→ WHAT YOU ARE ASKED TO DO
Copy out the entries below in full and exactly.

** START SOURCE MATERIAL **

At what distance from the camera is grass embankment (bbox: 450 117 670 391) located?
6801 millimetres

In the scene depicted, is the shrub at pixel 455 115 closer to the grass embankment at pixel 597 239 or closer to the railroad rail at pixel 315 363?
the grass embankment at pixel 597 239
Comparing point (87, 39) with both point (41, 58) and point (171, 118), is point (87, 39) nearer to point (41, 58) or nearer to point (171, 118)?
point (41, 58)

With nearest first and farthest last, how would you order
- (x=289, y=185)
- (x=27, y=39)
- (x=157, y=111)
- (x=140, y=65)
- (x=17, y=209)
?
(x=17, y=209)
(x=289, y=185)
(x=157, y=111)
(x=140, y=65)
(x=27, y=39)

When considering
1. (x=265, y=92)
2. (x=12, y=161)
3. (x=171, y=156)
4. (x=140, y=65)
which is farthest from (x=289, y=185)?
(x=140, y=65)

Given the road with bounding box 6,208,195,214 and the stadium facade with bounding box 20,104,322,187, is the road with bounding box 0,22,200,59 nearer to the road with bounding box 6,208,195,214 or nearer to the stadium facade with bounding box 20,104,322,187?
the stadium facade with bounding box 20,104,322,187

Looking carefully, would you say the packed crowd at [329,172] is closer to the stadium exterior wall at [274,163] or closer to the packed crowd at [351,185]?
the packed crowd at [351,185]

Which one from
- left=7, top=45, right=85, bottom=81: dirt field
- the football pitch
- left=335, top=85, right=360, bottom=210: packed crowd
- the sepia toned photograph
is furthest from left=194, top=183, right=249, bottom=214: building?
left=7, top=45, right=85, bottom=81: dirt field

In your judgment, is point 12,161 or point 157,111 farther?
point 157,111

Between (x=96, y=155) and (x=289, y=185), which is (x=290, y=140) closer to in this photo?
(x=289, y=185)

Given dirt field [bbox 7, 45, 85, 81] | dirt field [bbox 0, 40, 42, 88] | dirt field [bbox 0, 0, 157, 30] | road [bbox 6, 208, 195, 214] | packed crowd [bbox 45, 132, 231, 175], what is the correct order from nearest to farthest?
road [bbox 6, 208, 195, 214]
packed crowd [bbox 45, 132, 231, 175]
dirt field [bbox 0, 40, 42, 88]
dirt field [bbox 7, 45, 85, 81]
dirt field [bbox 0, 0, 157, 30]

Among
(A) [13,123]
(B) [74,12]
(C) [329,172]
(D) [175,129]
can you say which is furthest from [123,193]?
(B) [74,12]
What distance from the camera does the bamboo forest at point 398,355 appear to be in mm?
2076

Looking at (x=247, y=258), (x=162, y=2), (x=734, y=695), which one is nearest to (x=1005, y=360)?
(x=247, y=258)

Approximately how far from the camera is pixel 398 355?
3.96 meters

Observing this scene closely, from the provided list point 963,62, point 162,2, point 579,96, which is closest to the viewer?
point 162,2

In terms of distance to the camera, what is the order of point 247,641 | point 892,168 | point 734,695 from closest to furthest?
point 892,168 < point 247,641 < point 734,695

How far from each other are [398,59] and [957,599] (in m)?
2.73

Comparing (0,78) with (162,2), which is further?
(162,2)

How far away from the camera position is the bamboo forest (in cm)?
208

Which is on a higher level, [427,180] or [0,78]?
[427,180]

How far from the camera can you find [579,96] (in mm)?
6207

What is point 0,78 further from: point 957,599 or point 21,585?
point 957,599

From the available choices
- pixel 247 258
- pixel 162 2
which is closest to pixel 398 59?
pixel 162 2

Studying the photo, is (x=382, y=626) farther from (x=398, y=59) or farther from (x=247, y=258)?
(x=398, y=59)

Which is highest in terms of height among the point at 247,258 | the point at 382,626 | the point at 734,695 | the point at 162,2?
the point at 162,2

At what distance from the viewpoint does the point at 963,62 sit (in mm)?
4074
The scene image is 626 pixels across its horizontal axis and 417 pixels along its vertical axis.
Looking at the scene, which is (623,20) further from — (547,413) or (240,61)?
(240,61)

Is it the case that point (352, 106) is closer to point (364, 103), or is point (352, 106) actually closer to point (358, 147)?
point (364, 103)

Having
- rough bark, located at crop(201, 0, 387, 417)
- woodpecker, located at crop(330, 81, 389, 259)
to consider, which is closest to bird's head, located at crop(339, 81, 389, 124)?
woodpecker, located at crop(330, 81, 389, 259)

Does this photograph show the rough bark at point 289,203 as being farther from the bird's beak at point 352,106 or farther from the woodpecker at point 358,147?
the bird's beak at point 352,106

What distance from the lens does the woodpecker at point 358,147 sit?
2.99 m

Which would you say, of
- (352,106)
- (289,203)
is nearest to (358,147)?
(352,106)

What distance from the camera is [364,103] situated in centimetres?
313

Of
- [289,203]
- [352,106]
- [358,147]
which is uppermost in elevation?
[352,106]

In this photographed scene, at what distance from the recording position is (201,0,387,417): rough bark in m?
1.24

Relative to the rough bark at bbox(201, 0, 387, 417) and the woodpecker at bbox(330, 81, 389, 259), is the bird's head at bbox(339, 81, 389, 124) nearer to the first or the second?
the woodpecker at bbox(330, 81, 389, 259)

** END SOURCE MATERIAL **

→ FULL ANSWER
At what distance from the camera is grass embankment (bbox: 450 117 670 391) located?
6801 millimetres

In the scene depicted, is the shrub at pixel 455 115 closer to the grass embankment at pixel 597 239 or closer to the railroad rail at pixel 315 363?
the grass embankment at pixel 597 239
Comparing point (87, 39) with both point (41, 58) and point (171, 118), is point (87, 39) nearer to point (41, 58) or nearer to point (171, 118)?
point (41, 58)

With nearest first and farthest last, how would you order
- (x=289, y=185)
- (x=27, y=39)
- (x=157, y=111)
- (x=140, y=65)
- (x=17, y=209)
?
(x=17, y=209)
(x=289, y=185)
(x=157, y=111)
(x=140, y=65)
(x=27, y=39)

When considering
1. (x=265, y=92)
2. (x=12, y=161)
3. (x=171, y=156)
4. (x=140, y=65)
which is farthest from (x=289, y=185)?
(x=140, y=65)

Given the road with bounding box 6,208,195,214 and the stadium facade with bounding box 20,104,322,187, is the road with bounding box 0,22,200,59 nearer to the road with bounding box 6,208,195,214 or nearer to the stadium facade with bounding box 20,104,322,187?
the stadium facade with bounding box 20,104,322,187

Looking carefully, would you say the packed crowd at [329,172] is closer to the stadium exterior wall at [274,163] or closer to the packed crowd at [351,185]?
the packed crowd at [351,185]

Which one from
- left=7, top=45, right=85, bottom=81: dirt field
- the football pitch
- left=335, top=85, right=360, bottom=210: packed crowd
- the sepia toned photograph
is furthest from left=194, top=183, right=249, bottom=214: building?
left=7, top=45, right=85, bottom=81: dirt field

In your judgment, is point 12,161 or point 157,111 farther?
point 157,111

Between (x=96, y=155) and (x=289, y=185), which is (x=290, y=140) closer to in this photo?
(x=289, y=185)

Given dirt field [bbox 7, 45, 85, 81] | dirt field [bbox 0, 40, 42, 88] | dirt field [bbox 0, 0, 157, 30] | road [bbox 6, 208, 195, 214] | packed crowd [bbox 45, 132, 231, 175], what is the correct order from nearest to farthest?
road [bbox 6, 208, 195, 214]
packed crowd [bbox 45, 132, 231, 175]
dirt field [bbox 0, 40, 42, 88]
dirt field [bbox 7, 45, 85, 81]
dirt field [bbox 0, 0, 157, 30]

Among
(A) [13,123]
(B) [74,12]
(C) [329,172]
(D) [175,129]
can you say which is furthest from [123,193]?
(B) [74,12]
What distance from the camera does the bamboo forest at point 398,355 appear to be in mm?
2076

Looking at (x=247, y=258), (x=162, y=2), (x=734, y=695), which one is nearest to (x=1005, y=360)?
(x=247, y=258)

Approximately how far from the camera is pixel 398 355?
3.96 meters

Observing this scene closely, from the provided list point 963,62, point 162,2, point 579,96, which is closest to the viewer?
point 162,2

In terms of distance to the camera, what is the order of point 247,641 | point 892,168 | point 734,695 from closest to furthest?
point 892,168 < point 247,641 < point 734,695

How far from each other are [398,59] and [957,599] (in m)?
2.73

Comparing (0,78) with (162,2), which is further?
(162,2)

How far away from the camera position is the bamboo forest (in cm)?
208

Which is on a higher level, [427,180] or [0,78]?
[427,180]

How far from the camera can you find [579,96] (in mm)?
6207

What is point 0,78 further from: point 957,599 or point 21,585?
point 957,599

From the available choices
- pixel 247 258
- pixel 162 2
which is closest to pixel 398 59?
pixel 162 2

Studying the photo, is (x=382, y=626) farther from (x=398, y=59) or farther from (x=247, y=258)?
(x=398, y=59)

Which is highest in terms of height among the point at 247,258 | the point at 382,626 | the point at 734,695 | the point at 162,2?
the point at 162,2

At what distance from the viewpoint does the point at 963,62 sit (in mm)?
4074
The scene image is 626 pixels across its horizontal axis and 417 pixels along its vertical axis.
Looking at the scene, which is (623,20) further from — (547,413) or (240,61)?
(240,61)

Is it the case that point (352, 106) is closer to point (364, 103), or is point (352, 106) actually closer to point (358, 147)?
point (364, 103)

Having
- rough bark, located at crop(201, 0, 387, 417)
- woodpecker, located at crop(330, 81, 389, 259)
to consider, which is closest to bird's head, located at crop(339, 81, 389, 124)?
woodpecker, located at crop(330, 81, 389, 259)

Does this photograph show the rough bark at point 289,203 as being farther from the bird's beak at point 352,106 or farther from the woodpecker at point 358,147?
the bird's beak at point 352,106

What distance from the lens does the woodpecker at point 358,147 sit?
2.99 m

Which would you say, of
- (352,106)
- (289,203)
is nearest to (358,147)?
(352,106)

What distance from the camera is [364,103] situated in centimetres?
313

Of
- [289,203]
- [352,106]
- [358,147]
which is uppermost in elevation?
[352,106]

In this photographed scene, at what distance from the recording position is (201,0,387,417): rough bark in m?
1.24

Relative to the rough bark at bbox(201, 0, 387, 417) and the woodpecker at bbox(330, 81, 389, 259), is the bird's head at bbox(339, 81, 389, 124) nearer to the first or the second?
the woodpecker at bbox(330, 81, 389, 259)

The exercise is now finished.